Тибби едва не зарычала. Отвратительная девчонка.
– Я твой кошелек не обчищала. В больнице с его помощью нашли твоих родителей и известили их, а я его сохранила. Не благодари.
Она швырнула его на одеяло.
Бейли схватила кошелек, заглянула внутрь и пересчитала деньги.
– А по-моему, тут было больше четырех долларов.
– А по-моему, нет.
– Потому что ты взяла.
Тибби даже головой замотала от изумления.

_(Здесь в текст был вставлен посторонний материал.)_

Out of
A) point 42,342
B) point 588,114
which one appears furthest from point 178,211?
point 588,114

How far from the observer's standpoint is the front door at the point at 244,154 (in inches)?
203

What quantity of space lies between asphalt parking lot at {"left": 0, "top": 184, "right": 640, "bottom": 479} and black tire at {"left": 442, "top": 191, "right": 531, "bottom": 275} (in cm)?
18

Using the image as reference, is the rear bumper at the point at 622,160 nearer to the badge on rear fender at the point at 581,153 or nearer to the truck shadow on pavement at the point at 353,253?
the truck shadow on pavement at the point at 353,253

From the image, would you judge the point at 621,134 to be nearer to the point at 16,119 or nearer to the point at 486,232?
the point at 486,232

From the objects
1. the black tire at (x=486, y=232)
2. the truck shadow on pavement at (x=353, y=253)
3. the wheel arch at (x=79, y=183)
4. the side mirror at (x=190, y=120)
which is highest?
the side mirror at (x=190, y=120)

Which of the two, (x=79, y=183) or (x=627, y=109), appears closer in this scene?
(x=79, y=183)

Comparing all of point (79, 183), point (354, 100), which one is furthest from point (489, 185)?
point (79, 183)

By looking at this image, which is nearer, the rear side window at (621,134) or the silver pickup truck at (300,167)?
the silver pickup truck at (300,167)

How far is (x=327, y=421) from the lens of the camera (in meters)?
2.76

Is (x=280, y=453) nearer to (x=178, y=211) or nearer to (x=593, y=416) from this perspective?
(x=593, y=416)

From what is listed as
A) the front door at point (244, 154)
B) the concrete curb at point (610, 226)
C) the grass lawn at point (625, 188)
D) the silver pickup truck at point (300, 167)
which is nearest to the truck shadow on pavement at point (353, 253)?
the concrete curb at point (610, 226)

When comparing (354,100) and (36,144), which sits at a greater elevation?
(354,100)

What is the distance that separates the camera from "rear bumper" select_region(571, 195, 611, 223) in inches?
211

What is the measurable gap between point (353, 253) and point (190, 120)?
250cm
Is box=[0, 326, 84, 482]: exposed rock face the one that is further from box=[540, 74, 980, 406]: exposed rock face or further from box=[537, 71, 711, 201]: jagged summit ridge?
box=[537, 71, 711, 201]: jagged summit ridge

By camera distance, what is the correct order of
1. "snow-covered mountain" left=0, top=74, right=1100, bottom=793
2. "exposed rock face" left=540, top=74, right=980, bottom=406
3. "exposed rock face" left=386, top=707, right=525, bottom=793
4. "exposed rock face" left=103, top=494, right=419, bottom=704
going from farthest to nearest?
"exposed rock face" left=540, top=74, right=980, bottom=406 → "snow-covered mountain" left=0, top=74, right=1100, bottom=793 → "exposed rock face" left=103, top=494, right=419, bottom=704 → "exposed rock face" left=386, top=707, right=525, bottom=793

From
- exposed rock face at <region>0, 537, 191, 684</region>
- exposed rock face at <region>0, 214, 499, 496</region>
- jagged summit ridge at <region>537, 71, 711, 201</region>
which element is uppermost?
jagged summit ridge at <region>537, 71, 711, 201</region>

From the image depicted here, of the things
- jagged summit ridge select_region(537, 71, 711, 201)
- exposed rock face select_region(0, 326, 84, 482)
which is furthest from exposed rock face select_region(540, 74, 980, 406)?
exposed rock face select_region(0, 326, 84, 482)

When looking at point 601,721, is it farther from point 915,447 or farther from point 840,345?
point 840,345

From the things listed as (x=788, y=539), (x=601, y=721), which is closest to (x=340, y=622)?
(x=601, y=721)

– Ты в своем уме? Ты что, правда думаешь, что я украла твои деньги, а потом притащилась сюда, чтобы вернуть твой идиотский кошелечек? Что там было возвращать, кроме денег? Гороскоп? Чтобы предотвратить несчастный случай, если ты вдруг забудешь свой лунный знак?
Такого Бейли явно не ожидала.
Тибби стало стыдно. Возможно, она перегнула палку.
Однако Бейли за словом в карман не полезла.
– А ты что важного носишь в кошельке? Права на вождение велосипеда? Удостоверение сотрудника «Уоллмена»?
Она произнесла слово «Уоллмен» с таким презрением, которое было бы не по силам даже самой Тибби.
Тибби заморгала.
– Тебе сколько лет? Десять? Кто тебя научил быть такой язвой?
Брови у Бейли свирепо сдвинулись.
– Мне двенадцать.
Тут Тибби стало еще стыднее. Ее саму всегда жутко злило, когда ей давали меньше ее возраста просто потому, что она маленькая, тощая и плоская.
– А тебе сколько? – поинтересовалась Бейли. В глазах у нее запылал бойцовский огонь. – Тринадцать?
– Бейли! Пора принимать лекарства! – крикнула снизу мама Бейли. – Может быть, попросишь подругу спуститься за ними?
Тибби заозиралась. Это кто тут подруга – она, что ли?
– Конечно! – откликнулась Бейли. Вид у нее сделался довольный-предовольный. – Ты же не против?
Тибби помотала головой.
– Разумеется, нет! Ведь помогать тебе – сплошное удовольствие!
Она поплелась обратно вниз, не понимая, что она тут забыла.
Миссис Граффман вручила ей высокий бокал апельсинового сока и маленький бумажный стаканчик, полный таблеток.
– Наверху все нормально? – спросила она.
– Вроде да, – ответила Тибби.
Миссис Граффман вгляделась в лицо Тибби.
– Бейли любит проверять людей на прочность, – сообщила она без особых причин.
«Тибби любит проверять людей на прочность».